Тройка, семёрка, туз…

Минский Герман Михаила Пирогова

В последнее время в океане оперы всё чаще и чаще бушуют псевдоинтеллектуальные – зачастую за гранью элементарного здравомыслия – бури режиссерского мракобесия, но блиц-вояж в Минск ради посещения одного единственного спектакля Большого театра Беларуси, причем спектакля не премьерного, стал для рецензента не иначе как глотком свежего воздуха! Во-первых, это была и первая встреча со столицей Белоруссии, и первая встреча с главным музыкальным театром страны. Его необычное, даже, на первый взгляд, отчасти суровое снаружи здание-зиккурат внутри тотчас же не замедлило открыть взору ослепительное царство белого с золотом, сочно вобравшее в себя и ноту красного, создаваемую классически монументальным занавесом сцены и бархатом кресел в зале.

Во-вторых, старая добрая постановка «Пиковой дамы» Чайковского, осуществленная в 2014 году режиссером из Болгарии Пламеном Карталовым – пример весьма показательного толерантного подхода к русскому оперному материалу. В его основе – конструктивное и глубоко вдумчивое отношение именно к той истории сюжета, что в партитуру, то есть в либретто и музыку, заложили ее создатели – либреттист и композитор. Наконец, в-третьих, минский вояж 21 октября этого года смог сполна удовлетворить интерес автора этих строк услышать в партии Германа потрясающего драматического тенора Михаила Пирогова, ибо в русской опере эта «кровавая», весьма затратная в аспекте вокала партия – краеугольный камень всех драматических (либо – за неимением оных – лирико-драматических) теноров.

Михаил Пирогов, начинавший карьеру в родном для него Бурятском театре оперы и балета в Улан-Удэ, партию Германа впервые спел в 2019 году в постановке Красноярского театра оперы и балета после перехода в его труппу в качестве штатного солиста. В том же году поистине экстремальным испытанием на вокальную прочность стало участие певца в концертном проекте Алтайской филармонии: словно музыкальные «выстрелы» из мощной обоймы, «Пиковая дама» прозвучала тогда трижды – в Барнауле, Бийске и Рубцовске, но ведь спеть партию Германа три дня подряд оказалось равносильно не иначе как подвигу!

- **ЧТО СДЕЛАТЬ**
a - Перескажите коротким списком абзац рецензии, который начинается словами «Михаил Пирогов, начинавший карьеру». Главные факты должны остаться.
b - Из какой страны режиссёр Пламен Карталов, по словам рецензии?

- **ИСХОДНЫЕ ДАННЫЕ**
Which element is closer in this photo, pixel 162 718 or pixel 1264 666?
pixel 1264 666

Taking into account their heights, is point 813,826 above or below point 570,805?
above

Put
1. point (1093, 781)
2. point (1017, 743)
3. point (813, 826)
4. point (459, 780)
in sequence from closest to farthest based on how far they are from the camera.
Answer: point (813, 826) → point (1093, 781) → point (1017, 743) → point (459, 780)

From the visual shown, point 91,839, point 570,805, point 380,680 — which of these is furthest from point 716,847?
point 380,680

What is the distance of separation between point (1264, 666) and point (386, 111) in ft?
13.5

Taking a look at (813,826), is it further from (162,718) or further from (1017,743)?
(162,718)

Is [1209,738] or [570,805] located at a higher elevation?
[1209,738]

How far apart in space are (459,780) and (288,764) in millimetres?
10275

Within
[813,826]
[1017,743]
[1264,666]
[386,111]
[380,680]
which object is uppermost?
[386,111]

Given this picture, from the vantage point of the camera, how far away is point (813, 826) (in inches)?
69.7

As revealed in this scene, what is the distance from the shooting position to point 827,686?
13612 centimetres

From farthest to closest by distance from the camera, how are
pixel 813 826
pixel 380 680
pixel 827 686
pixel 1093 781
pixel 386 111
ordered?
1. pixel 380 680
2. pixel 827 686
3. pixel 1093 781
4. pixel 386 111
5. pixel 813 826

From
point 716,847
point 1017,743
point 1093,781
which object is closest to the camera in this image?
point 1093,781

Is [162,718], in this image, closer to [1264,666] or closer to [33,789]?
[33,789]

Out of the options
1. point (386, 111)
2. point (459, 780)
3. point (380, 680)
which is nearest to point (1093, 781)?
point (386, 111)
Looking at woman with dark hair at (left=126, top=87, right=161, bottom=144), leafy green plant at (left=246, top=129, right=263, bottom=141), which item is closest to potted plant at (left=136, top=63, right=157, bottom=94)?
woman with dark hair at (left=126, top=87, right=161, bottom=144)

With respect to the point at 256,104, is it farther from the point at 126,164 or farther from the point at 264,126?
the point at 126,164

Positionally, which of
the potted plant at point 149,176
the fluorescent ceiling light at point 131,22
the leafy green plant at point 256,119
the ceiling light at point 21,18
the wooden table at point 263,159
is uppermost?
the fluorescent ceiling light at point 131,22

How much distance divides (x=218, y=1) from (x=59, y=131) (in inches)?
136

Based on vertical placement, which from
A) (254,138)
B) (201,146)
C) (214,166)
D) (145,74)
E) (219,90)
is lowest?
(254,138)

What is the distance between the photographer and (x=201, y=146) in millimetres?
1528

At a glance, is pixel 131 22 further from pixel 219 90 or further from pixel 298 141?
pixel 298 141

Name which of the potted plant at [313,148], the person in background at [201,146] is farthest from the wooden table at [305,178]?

- **ОТВЕТЫ ПО ЗАДАНИЯМ**
a -
- Михаил Пирогов начинал карьеру в родном Бурятском театре оперы и балета в Улан-Удэ.
- Партию Германа он впервые спел в 2019 году в постановке Красноярского театра оперы и балета, куда перешёл штатным солистом.
- В том же году он участвовал в концертном проекте Алтайской филармонии: «Пиковая дама» прозвучала трижды, в Барнауле, Бийске и Рубцовске.
- Спеть партию Германа три дня подряд было настоящим подвигом.

b - Из Болгарии.